* [Do this]
Copy word for word the entries starting with the line that contains "What out of" and going on through the line that contains "22.0 meters", both of those lines included. Omit the pictures from your copy.

** Begin Dataset rows **

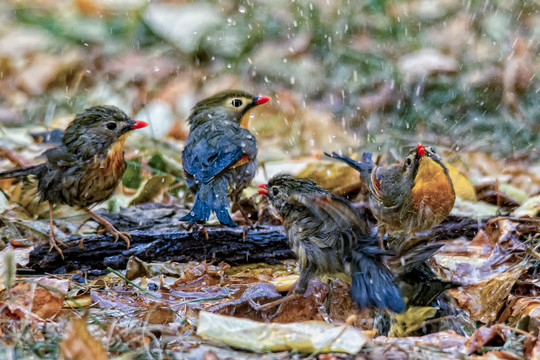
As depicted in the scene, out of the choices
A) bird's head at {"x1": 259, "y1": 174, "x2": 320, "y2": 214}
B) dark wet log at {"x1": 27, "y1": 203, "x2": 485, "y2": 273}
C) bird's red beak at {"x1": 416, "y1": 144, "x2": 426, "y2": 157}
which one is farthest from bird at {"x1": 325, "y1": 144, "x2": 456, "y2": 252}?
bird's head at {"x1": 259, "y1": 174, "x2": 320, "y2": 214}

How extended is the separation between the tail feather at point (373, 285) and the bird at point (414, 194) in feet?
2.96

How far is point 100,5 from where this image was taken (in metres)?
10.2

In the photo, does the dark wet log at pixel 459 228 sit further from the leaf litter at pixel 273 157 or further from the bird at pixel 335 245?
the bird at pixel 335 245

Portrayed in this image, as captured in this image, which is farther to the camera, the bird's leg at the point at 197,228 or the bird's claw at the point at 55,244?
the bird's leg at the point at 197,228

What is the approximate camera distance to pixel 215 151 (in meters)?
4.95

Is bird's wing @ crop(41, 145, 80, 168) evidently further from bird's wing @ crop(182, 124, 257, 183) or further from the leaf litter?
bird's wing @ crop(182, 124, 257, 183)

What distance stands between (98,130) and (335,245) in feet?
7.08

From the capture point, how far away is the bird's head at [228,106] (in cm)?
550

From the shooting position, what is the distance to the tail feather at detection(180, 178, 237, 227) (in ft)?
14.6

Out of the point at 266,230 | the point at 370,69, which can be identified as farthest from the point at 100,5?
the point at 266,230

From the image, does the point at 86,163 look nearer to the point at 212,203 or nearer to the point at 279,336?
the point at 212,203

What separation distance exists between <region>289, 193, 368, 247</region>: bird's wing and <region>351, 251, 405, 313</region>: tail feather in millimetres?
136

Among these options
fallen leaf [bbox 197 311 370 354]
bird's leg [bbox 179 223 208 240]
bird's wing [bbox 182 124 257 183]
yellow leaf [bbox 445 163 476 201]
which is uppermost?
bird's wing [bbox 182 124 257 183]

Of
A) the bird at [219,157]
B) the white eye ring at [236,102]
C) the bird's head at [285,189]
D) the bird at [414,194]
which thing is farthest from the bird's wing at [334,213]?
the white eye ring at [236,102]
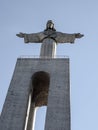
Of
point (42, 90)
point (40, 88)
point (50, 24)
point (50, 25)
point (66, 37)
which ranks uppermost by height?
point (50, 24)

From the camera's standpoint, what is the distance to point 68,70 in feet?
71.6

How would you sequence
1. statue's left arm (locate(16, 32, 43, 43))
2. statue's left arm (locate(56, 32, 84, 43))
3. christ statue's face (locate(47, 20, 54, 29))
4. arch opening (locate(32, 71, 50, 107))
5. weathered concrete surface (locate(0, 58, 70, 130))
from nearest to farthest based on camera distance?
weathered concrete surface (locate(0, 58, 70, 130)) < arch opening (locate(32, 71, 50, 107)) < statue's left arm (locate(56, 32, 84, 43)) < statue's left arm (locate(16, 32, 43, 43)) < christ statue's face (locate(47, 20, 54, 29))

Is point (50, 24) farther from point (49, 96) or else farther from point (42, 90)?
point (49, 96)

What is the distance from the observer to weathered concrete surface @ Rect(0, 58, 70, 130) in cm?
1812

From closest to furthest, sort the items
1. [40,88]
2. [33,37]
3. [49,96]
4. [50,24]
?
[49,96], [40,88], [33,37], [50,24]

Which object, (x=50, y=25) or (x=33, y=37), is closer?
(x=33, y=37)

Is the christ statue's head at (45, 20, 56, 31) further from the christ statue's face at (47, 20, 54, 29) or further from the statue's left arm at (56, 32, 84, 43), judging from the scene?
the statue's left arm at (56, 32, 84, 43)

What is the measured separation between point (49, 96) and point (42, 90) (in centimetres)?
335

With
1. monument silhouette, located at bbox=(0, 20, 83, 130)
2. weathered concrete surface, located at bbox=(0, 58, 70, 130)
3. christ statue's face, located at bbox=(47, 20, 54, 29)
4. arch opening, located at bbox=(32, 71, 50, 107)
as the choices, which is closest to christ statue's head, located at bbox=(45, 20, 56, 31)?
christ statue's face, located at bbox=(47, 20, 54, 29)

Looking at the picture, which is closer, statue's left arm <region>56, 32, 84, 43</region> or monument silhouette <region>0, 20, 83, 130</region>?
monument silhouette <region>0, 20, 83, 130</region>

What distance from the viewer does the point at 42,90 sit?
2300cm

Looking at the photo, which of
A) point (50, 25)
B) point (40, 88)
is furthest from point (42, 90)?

** End Dataset rows **
** Begin Dataset rows **

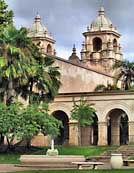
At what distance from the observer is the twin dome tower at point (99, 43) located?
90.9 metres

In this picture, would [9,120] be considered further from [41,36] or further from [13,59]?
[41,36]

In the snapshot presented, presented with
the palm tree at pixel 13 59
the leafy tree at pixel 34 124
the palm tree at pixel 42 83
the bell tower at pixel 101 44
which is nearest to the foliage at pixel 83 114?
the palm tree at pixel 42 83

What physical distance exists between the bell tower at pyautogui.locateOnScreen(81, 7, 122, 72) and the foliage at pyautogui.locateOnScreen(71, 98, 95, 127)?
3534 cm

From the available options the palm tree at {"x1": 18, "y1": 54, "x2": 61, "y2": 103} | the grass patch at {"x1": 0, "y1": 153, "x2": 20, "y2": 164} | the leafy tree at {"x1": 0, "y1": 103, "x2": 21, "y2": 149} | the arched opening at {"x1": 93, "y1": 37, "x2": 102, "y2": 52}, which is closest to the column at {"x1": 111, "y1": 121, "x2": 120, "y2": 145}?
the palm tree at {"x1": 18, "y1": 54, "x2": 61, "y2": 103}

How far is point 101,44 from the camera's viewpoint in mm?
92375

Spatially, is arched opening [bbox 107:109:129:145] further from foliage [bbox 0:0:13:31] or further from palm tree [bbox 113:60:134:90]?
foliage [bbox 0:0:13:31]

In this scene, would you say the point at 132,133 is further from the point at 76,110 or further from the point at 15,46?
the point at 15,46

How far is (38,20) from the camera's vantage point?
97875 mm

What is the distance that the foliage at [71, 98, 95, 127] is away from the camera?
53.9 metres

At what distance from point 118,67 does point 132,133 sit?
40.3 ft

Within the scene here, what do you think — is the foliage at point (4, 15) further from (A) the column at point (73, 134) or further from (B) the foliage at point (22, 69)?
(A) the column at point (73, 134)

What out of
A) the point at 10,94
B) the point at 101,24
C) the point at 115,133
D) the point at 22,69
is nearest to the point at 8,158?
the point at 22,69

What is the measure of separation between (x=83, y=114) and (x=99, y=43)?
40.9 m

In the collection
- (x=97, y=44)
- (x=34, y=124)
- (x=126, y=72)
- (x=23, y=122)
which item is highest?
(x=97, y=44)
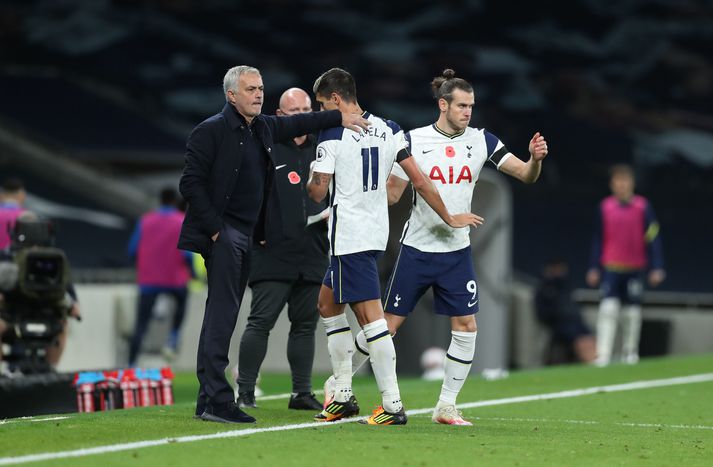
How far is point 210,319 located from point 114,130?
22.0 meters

** End Dataset rows **
** Begin Dataset rows **

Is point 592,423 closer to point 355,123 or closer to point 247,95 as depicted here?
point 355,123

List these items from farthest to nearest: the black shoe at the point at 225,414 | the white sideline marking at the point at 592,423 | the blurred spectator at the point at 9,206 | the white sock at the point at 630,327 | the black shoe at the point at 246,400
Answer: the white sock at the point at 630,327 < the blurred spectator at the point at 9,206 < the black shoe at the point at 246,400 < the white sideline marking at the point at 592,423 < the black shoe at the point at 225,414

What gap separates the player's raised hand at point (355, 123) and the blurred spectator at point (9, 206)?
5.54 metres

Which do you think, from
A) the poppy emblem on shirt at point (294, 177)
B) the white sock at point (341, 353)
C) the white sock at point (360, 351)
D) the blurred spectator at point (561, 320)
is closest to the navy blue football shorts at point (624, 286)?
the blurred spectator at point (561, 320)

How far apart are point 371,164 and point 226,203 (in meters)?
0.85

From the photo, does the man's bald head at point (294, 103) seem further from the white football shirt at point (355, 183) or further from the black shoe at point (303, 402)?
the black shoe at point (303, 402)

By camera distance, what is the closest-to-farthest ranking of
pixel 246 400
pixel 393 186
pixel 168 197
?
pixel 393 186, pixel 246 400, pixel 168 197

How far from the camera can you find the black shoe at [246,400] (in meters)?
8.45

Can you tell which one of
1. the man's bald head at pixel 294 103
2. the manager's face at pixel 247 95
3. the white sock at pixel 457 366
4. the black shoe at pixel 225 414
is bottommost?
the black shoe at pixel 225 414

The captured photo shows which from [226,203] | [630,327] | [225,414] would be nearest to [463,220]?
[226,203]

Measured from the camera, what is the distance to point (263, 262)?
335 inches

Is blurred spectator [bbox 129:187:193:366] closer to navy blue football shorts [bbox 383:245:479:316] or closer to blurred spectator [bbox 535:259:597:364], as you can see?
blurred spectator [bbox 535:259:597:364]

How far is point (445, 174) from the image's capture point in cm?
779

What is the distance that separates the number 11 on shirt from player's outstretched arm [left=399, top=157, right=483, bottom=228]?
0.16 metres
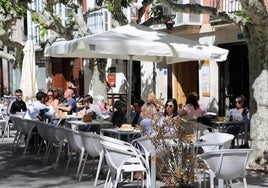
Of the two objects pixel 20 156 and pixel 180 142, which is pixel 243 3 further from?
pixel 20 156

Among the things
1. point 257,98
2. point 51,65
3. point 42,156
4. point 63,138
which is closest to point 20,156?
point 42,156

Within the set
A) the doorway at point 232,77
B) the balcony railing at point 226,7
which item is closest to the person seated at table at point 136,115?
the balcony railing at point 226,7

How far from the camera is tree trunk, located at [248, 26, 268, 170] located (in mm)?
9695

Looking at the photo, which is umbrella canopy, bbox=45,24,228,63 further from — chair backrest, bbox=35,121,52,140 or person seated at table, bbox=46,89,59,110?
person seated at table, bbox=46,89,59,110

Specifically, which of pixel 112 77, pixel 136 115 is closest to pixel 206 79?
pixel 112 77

** End Dataset rows **

* [Full output]
What out of
A) the point at 10,94
B) the point at 101,24
C) the point at 115,133
D) the point at 22,69
is nearest to the point at 8,158?
the point at 22,69

What is the measure of separation between (x=83, y=114) and (x=99, y=43)?
40.9 m

In the collection
- (x=97, y=44)
- (x=34, y=124)
- (x=126, y=72)
- (x=23, y=122)
which item is highest?
(x=97, y=44)
How far is point 210,319 located from point 114,130?
22.0 meters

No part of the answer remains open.